It is argued that because the Defendant’s Guidance makes clear that ordinarily a reasonable grounds decision will result in the release of a PVOT from detention (and this amounts to a statement of policy that bears on the legality of detention: Lumba and Kambadzi), unjustified delay in making that decision renders continued detention unlawful. I accept that as a general proposition. However, the added feature in the Claimant’s case is that even when a positive reasonable grounds decision was made the Claimant was not released from detention because, the Defendant says, there were overriding public order grounds justifying his continued detention. The Defendant argues, therefore, that even if there was undue delay resulting in an unlawful detention, only nominal damages should be awarded because the detention would have continued in any event.
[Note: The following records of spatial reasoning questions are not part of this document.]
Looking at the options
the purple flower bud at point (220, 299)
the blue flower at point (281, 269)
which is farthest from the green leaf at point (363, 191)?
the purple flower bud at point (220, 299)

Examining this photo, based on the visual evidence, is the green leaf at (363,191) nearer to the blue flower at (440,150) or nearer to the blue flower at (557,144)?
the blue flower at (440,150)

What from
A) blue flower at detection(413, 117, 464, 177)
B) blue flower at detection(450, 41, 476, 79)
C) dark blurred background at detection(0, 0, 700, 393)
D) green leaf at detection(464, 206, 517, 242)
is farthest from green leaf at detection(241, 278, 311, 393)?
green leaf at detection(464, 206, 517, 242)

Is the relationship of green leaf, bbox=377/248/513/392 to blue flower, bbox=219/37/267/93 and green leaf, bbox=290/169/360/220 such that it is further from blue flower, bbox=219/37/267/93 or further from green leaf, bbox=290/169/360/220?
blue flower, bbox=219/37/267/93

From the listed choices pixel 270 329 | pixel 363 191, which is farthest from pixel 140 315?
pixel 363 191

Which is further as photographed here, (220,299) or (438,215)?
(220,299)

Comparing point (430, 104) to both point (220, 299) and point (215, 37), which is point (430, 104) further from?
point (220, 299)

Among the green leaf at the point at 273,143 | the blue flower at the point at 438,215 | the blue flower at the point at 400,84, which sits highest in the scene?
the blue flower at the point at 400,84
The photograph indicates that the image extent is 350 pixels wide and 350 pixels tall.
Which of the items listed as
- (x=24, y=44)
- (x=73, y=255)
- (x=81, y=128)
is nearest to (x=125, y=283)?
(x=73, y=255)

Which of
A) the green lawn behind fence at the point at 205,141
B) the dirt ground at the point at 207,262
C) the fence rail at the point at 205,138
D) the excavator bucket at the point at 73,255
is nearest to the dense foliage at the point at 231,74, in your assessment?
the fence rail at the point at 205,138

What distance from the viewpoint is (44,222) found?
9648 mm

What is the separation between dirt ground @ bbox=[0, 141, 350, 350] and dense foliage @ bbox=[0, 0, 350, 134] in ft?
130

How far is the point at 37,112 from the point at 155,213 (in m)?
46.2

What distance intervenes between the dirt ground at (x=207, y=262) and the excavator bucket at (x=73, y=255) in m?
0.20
Ms. Hooper emphatically points out, and indeed as Mr. Hansen accepts, that the starting point in all cases is that person should be granted immigration bail unless the circumstances require detention. As she points out, even in criminal deportation cases there is a presumption of bail with restrictions in cases where a person is assessed as low or medium risk of re-offending and of harm to the public. Notwithstanding that the Claimant’s offence might be classed as “serious” under Chapter 55 (and indeed the Bournemouth Guidelines indicating its seriousness), the Claimant had in fact been assessed as of “medium” (not “high”) risk of harm to the public (this may reflect the sentencing remarks indicating low culpability which the Defendant certainly knew of by no later than 3rd July and quite possibly before then). While the Claimant’s risk of absconding is assessed as “high,” Ms. Hooper points to the absence of any history of absconding or poor behaviour in prison or in the IRC and the judge’s sentencing remarks indicating low culpability on the part of the Claimant. She therefore contends that even without a reasonable grounds decision, the Claimant ought not to have been detained and this would be a fortiori if a reasonable grounds decision had been made in which case the threshold for detention would be set higher.
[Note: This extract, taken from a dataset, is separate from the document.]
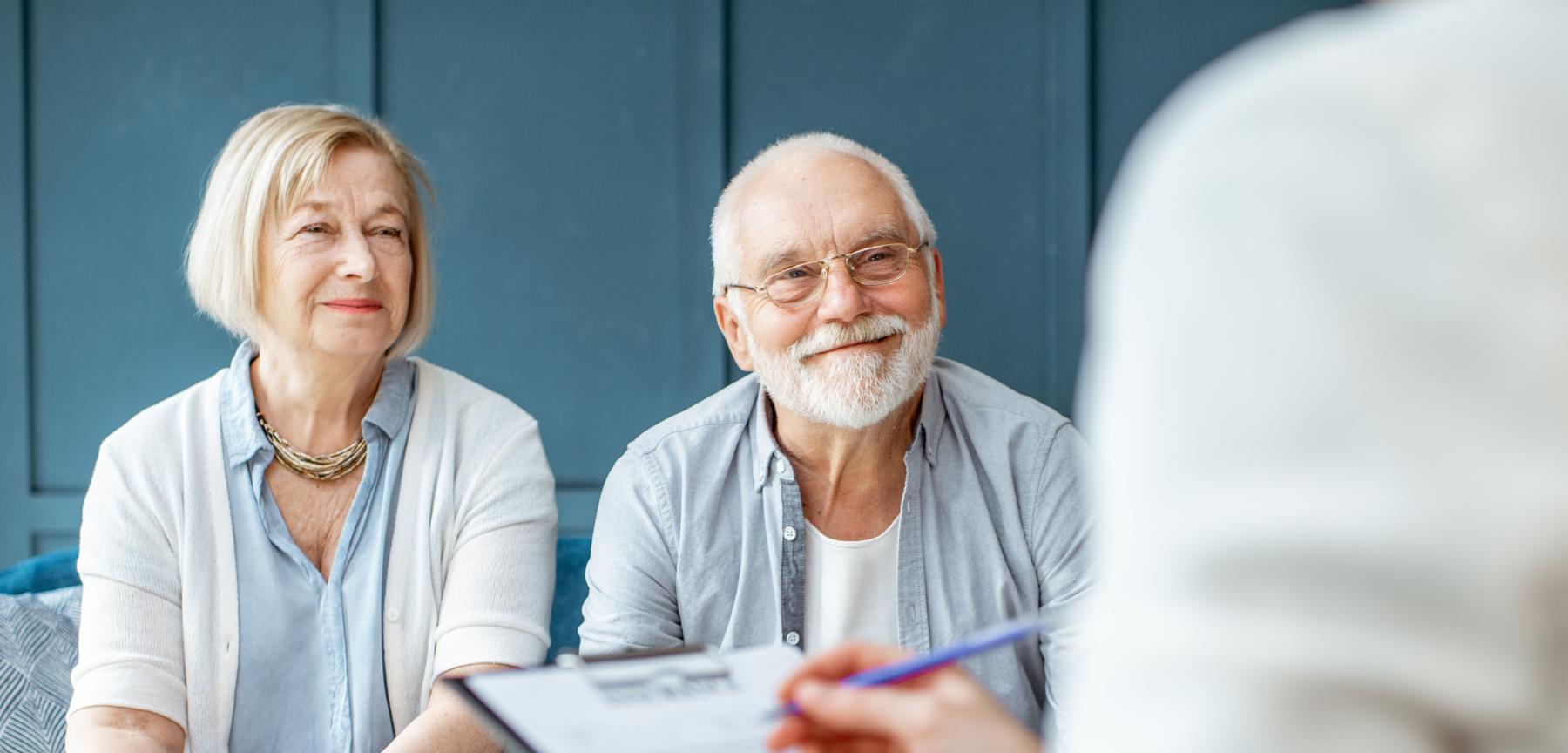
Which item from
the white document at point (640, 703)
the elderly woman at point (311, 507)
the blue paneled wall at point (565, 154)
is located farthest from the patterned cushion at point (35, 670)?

I have already concluded that there was delay in coming to reasonable grounds decision in 2017. I am also satisfied that that delay rendered the Claimant’s continued detention unlawful. The starting point is that, in my judgment, had the Defendant acted appropriately and in accordance with her policies by making an NRM referral on 2nd May 2017 or shortly afterwards, the reasonable grounds decision would have been taken sometime around, or shortly after, 9th May 2017 (5 working days later). Even if one starts the clock running from the date on which the referral was actually made, on 8th June, a decision should have been expected by around 15th June 2017.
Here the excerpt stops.